Zitierter Textauszug>
>>
The Blood Spattered Bride
Kritik

The Blood Spattered Bride (1972) – Review

The Blood Spattered Bride nimmt sich der Vampir-Novelle Carmilla an und schafft damit einen der interessantesten Vampirfilme aller Zeiten.

Originaltitel:
Land:
Laufzeit:
Regie:
Drehbuch:
Vorlage:

La novia ensangrentada
Spanien
100 Minuten
Vicente Aranda
Vicente Aranda
Carmilla von Sheridan La Fanu (Novelle)

Exploitationkino und Schauerliteratur

The Blood Spattered Bride oder La novia ensangrentada, wie der Film im Original heißt, ist ein eher unbekannter Vertreter des europäischen Horrorfilms der 70er und 80er. Eine Zeit in der vor allem das italienische, französische und spanische Horrorkino aufblühten, wobei die länderspezifische Zuteilung oft gar nicht so leicht fällt, da hier auch viel grenzübergreifend gearbeitet wurde. Es war die Blütezeit des europäischen Exploitationkinos. Eine Gratwanderung zwischen auf Krawall gebürsteten Schund und künstlerisch-subversivem Gegenentwurf zum Mainstream.

Die bekanntesten Vertreter diese Ära sind sicher die sogenannten Italo- oder Spaghetti-Western, aber insbesondere im Horror- und Thrillergenre hat sich hier einiges getan. Besonders aktiv war hier natürlich das italienische Horrorkino mit Mario Bava, Dario Argento, Lucio Fulci, Ruggero Deodato, Joe D’Amato und vielen anderen, aber auch Spanien und Frankreich hatten mit Jess Franco und Jean Rollin zwei Regisseure, die in dem Bereich vorne mitspielten. Ich will an dieser Stelle aber auch gar nicht zu sehr ins Detail gehen, da ich einerseits zu dem Thema später noch einen eigenen Beitrag schreiben werde und andererseits The Blood Spattered Bride noch ein weiteres hochspannendes Thema in sich birgt.
<<
Vorliegende Daten>
>>
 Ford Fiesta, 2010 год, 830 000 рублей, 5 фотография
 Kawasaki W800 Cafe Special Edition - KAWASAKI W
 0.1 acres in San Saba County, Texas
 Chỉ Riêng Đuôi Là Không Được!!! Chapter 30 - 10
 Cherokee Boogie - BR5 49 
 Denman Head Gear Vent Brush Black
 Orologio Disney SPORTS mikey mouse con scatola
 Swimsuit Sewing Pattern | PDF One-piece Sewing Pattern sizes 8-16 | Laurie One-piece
<<
>>
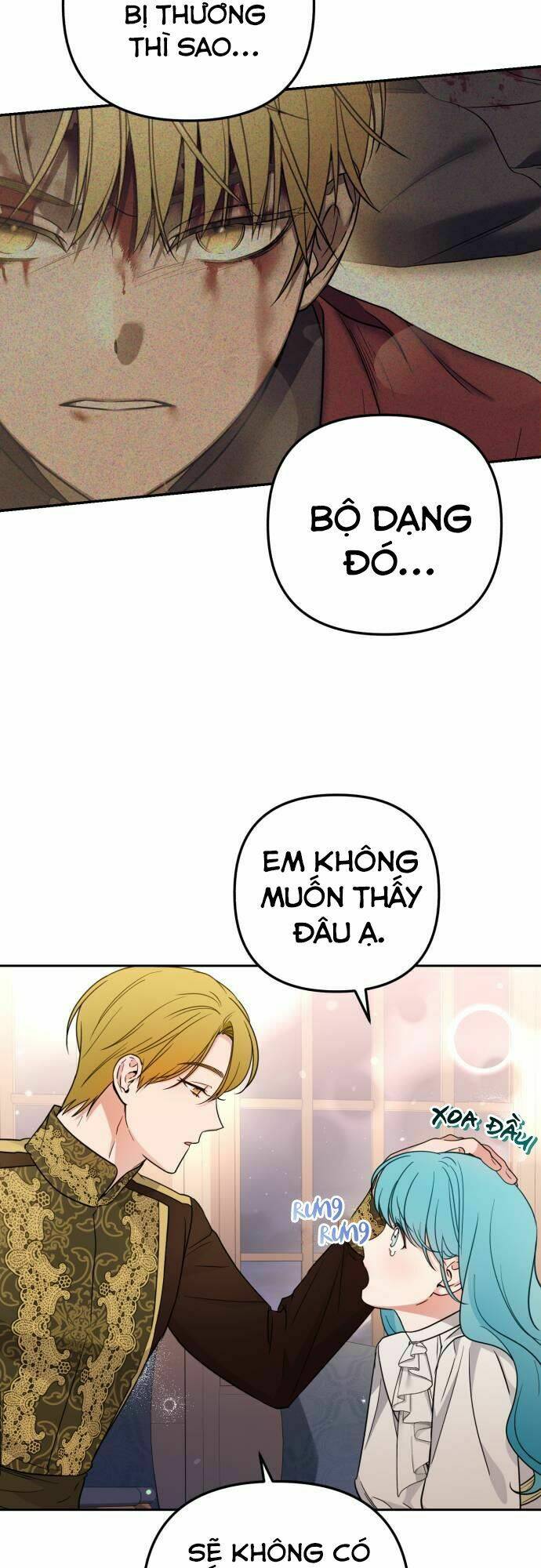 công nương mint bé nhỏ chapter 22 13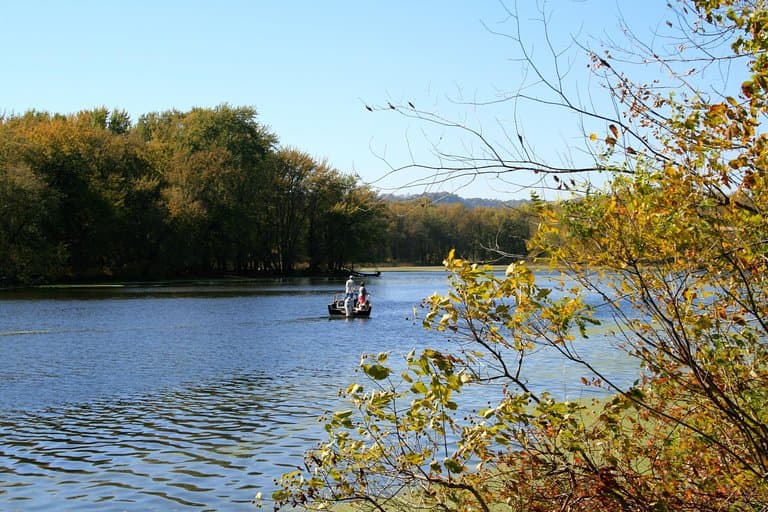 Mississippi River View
<<
Aufgaben>
1. Beantworten Sie mithilfe der Filmkritik zu The Blood Spattered Bride jede Frage knapp:
(a) Wie lautet der Originaltitel des Films?
(b) Auf welcher Novelle beruht der Film?
(c) Welche zwei Regisseure werden für Spanien und Frankreich genannt?
2. Führen Sie die Filmkritik zu The Blood Spattered Bride im Anschluss an ihren letzten Satz weiter.
Für die Bearbeitung werden die Daten nicht gebraucht.

Ihre Antworten>
1.
(a) La novia ensangrentada
(b) Carmilla
(c) Jess Franco und Jean Rollin

2.
Der spanische Film basiert auf der 1872 erschienen Novelle „Carmilla“ des irischen Autors Sheridan Le Fanu und ist damit 25 Jahre älter als Bram Stokers „Dracula“. Es ist auch sehr wahrscheinlich, dass Stoker sich stark von „Carmilla“ hat beeinflussen lassen. Dennoch konnte „Carmilla“ nie auch nur annähernd die Bedeutung von Stokers Werk erreichen, auch wenn es diesem literarisch überlegen ist. Dracula hat Dutzende von Filmemachern inspiriert und ist heutzutage wohl fast allen ein Begriff, aber Carmilla? Das Erbe ist überschaubar und die Bekanntheit begrenzt sich mehrheitlich auf Genre-Kenner. Hatte es Dracula bis Anfang der 70er in über 20 Filme geschafft, so ist Vicente Arandas The Blood Spattered Bride gerade einmal der fünfte Vampirfilm, der auf Le Fanus Novelle Bezug nimmt. Dementsprechend muss man froh sein über jeden Regisseur, der sich des Themas annimmt – denn die Vorlage hätte die gleiche Beachtung wie Dracula durchaus verdient.

Der Gegenentwurf zum Vampir-Lesben-Porno

Wie schon erwähnt wurde „Carmilla“ schon vor The Blood Spattered Bride verfilmt und das erste Mal im Jahr 1932 sogar vom talentierten dänischen Regisseur Carl Theodor Dreyer in Vampyr, welcher sich allerdings nur sehr lose an der Vorlage orientierte. Die bekannteste Verfilmung bis zu diesem Zeitpunkt stammt zweifelsfrei aus dem Hause Hammer aus dem Jahre 1970: Gruft der Vampire. Mit für diese Zeit sehr ausladenden Sex- und Gewaltszenen schuf Hammer quasi die Blaupause für den lesbischen Vampirhorror, der noch viele weitere nach ihm inspirieren sollte.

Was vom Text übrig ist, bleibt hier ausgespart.